## Task material
Segment Open

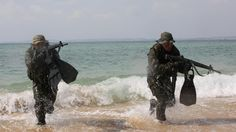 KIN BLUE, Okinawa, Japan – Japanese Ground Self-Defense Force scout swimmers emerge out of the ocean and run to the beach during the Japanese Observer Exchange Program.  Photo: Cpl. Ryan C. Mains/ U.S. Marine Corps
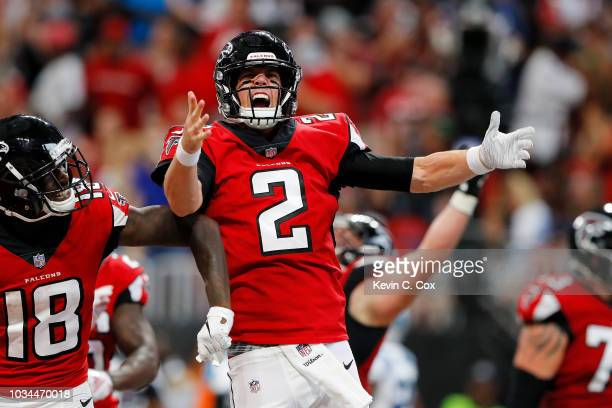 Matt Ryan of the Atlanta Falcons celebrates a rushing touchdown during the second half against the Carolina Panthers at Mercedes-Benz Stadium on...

Segment Closed
Segment Open

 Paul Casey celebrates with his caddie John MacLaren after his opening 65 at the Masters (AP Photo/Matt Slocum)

Segment Closed

## Problem to work on
Would you please reproduce the entries above, starting at the line with "KIN BLUE, Okinawa, Japan" and stopping after the line with "Matt Ryan of"? Omit any pictures.

## Result of this task
 KIN BLUE, Okinawa, Japan – Japanese Ground Self-Defense Force scout swimmers emerge out of the ocean and run to the beach during the Japanese Observer Exchange Program.  Photo: Cpl. Ryan C. Mains/ U.S. Marine Corps
 Matt Ryan of the Atlanta Falcons celebrates a rushing touchdown during the second half against the Carolina Panthers at Mercedes-Benz Stadium on...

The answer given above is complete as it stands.